Assignment
Reading the records below, how many lines contain "Equus"? Respond with a number and nothing else.

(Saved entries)
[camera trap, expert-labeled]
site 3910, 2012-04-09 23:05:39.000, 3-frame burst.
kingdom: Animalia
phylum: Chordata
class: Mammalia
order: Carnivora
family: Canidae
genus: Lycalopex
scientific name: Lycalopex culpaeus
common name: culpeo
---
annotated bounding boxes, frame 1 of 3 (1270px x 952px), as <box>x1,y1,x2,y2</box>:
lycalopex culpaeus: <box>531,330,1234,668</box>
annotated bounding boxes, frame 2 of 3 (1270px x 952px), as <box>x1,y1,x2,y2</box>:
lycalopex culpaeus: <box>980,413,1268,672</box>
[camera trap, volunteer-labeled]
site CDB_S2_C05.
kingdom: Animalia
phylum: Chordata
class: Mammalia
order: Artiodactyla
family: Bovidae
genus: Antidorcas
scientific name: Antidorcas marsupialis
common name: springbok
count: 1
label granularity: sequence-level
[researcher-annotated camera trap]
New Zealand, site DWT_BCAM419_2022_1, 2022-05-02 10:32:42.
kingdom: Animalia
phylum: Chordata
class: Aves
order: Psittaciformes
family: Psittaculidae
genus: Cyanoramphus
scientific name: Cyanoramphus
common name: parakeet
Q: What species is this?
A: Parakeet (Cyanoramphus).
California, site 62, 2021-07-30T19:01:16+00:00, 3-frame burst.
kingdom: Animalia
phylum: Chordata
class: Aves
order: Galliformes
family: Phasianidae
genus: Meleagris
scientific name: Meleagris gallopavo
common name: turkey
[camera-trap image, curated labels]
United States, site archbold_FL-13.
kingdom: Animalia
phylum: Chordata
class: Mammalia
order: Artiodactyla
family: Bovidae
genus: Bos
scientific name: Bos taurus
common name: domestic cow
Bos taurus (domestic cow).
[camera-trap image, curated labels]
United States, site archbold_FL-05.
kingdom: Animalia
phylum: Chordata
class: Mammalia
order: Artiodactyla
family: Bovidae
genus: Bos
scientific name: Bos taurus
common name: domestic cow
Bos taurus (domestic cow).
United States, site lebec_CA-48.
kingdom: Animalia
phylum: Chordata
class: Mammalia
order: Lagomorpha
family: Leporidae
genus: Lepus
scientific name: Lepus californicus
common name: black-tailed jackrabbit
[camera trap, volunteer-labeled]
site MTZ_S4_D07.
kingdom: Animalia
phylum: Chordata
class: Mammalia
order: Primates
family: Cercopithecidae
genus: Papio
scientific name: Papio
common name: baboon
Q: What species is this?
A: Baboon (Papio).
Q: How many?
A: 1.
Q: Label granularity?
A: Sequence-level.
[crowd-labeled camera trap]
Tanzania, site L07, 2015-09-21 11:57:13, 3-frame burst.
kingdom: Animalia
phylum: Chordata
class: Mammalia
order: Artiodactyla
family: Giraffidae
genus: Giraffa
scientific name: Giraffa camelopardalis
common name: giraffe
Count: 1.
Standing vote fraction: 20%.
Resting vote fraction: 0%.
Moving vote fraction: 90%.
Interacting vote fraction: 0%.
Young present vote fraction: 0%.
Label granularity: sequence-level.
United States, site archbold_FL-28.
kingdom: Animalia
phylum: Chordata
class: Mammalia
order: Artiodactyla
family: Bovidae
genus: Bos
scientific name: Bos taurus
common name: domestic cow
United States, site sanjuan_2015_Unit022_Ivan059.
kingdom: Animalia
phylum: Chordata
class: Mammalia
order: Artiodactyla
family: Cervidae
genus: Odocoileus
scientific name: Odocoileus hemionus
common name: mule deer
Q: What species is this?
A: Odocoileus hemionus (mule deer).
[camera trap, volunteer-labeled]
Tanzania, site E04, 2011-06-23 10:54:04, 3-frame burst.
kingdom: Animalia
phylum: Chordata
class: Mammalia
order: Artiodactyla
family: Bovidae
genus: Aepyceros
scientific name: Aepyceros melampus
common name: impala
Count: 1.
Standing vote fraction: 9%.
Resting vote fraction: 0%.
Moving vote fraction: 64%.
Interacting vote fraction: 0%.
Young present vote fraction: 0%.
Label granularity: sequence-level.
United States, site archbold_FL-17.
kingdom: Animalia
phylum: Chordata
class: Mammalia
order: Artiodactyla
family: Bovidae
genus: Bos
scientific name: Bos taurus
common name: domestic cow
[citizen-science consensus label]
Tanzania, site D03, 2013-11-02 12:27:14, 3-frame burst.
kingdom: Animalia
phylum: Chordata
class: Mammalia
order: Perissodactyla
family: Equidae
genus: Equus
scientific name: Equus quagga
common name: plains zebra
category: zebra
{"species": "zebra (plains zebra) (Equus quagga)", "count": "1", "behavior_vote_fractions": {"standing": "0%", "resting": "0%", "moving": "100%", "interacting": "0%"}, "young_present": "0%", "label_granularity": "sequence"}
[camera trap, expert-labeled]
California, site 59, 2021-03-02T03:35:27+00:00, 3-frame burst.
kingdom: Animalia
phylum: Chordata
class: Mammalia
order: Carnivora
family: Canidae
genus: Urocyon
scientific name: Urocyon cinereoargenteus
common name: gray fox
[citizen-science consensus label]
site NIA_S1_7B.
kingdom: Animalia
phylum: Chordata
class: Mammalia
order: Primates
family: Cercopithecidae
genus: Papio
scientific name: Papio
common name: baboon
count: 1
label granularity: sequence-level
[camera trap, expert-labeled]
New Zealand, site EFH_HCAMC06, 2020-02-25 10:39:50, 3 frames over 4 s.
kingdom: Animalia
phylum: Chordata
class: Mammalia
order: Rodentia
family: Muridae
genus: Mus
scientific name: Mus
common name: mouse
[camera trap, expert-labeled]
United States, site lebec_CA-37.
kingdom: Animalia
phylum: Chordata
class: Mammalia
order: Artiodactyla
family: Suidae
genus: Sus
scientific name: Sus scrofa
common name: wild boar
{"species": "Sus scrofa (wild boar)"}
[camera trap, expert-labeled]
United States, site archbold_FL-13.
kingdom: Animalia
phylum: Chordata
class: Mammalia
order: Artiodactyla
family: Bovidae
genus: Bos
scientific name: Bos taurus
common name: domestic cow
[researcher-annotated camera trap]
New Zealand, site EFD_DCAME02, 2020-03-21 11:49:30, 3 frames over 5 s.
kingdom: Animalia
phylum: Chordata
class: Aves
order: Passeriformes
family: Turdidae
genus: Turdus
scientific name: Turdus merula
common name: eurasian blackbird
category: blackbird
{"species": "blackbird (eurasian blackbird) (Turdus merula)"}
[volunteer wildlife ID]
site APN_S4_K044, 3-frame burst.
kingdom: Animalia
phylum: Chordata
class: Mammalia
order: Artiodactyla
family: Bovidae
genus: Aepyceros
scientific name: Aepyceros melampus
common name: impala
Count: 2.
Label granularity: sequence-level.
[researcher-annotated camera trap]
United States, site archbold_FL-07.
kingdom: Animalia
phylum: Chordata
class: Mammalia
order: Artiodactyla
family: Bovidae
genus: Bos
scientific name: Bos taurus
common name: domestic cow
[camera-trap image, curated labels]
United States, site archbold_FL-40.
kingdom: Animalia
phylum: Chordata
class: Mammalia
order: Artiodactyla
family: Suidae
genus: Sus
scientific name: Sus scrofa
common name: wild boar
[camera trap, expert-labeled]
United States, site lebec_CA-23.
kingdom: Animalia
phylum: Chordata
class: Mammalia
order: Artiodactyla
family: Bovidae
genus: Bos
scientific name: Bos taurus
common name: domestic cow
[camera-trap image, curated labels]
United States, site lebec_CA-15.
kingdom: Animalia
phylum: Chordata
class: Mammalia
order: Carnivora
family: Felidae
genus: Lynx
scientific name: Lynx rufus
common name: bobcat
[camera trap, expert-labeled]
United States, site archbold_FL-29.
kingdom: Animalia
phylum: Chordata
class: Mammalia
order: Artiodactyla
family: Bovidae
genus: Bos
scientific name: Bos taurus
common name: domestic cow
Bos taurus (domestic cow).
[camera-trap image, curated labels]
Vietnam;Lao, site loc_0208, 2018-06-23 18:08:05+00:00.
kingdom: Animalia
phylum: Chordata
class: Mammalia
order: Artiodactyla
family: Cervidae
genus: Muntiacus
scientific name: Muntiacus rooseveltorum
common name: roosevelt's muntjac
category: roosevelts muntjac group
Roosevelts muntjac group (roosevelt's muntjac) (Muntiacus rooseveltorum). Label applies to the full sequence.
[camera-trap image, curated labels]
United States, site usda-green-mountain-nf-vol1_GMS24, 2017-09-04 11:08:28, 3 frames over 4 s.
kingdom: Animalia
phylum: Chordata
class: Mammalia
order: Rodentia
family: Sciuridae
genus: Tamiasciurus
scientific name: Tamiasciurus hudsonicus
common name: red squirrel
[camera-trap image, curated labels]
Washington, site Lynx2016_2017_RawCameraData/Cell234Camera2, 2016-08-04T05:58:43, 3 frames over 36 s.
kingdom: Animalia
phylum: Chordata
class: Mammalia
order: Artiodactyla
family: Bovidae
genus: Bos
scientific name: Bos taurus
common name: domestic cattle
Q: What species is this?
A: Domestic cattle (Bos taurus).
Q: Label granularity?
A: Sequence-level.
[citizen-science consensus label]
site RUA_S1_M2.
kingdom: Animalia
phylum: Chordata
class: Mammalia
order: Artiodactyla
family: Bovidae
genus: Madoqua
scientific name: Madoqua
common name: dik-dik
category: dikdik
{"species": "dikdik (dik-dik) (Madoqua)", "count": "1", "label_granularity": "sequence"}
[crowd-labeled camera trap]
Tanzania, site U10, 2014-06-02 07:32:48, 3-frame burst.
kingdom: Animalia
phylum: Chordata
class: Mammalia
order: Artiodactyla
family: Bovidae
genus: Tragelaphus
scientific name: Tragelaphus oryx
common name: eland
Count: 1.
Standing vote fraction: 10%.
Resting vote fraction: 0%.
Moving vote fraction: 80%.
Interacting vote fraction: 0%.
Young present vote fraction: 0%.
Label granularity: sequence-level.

Problem solution
3